■ Records for this task
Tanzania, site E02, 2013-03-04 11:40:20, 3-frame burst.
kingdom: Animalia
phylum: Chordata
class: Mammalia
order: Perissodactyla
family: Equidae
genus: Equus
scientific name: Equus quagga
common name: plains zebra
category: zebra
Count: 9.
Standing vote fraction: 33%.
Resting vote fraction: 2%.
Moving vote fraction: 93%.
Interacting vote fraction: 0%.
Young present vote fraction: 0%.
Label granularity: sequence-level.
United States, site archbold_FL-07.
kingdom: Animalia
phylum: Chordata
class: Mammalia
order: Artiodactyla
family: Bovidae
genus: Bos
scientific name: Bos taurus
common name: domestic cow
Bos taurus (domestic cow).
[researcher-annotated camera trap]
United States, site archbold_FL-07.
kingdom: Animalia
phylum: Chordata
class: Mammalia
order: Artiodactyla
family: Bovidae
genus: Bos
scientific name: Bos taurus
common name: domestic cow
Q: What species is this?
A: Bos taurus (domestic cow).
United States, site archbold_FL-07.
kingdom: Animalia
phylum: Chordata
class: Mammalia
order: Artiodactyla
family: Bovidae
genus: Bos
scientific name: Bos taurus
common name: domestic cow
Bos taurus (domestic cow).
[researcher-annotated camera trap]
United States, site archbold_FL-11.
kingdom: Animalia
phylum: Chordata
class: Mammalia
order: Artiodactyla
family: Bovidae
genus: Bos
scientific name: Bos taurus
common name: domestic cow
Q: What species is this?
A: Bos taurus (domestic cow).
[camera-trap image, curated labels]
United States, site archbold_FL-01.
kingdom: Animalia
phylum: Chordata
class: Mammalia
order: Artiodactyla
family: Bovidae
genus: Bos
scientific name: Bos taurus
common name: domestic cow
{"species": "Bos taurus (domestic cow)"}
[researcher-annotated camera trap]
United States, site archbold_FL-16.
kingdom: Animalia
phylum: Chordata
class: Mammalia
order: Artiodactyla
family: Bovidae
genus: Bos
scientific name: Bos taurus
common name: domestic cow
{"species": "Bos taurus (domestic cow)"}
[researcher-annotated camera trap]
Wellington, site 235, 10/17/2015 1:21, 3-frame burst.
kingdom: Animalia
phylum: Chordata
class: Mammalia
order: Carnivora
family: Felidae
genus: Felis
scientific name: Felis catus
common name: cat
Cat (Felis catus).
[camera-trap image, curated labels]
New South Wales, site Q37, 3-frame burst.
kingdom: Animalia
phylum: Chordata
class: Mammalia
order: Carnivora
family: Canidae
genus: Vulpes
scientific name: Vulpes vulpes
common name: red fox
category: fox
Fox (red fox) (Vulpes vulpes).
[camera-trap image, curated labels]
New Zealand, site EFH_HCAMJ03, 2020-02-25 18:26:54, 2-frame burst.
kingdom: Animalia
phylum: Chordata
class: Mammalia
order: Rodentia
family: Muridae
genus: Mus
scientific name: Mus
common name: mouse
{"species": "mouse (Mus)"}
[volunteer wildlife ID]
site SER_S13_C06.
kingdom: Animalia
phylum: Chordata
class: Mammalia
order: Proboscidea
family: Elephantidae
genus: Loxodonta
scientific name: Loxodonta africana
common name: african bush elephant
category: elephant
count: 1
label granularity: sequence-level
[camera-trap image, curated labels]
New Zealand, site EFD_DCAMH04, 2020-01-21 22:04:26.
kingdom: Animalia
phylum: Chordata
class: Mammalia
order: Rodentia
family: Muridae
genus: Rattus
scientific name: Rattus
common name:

■ Work request
Your reply should consist solely of the number of lines above that contain the word "sequence".

■ Response to this task
2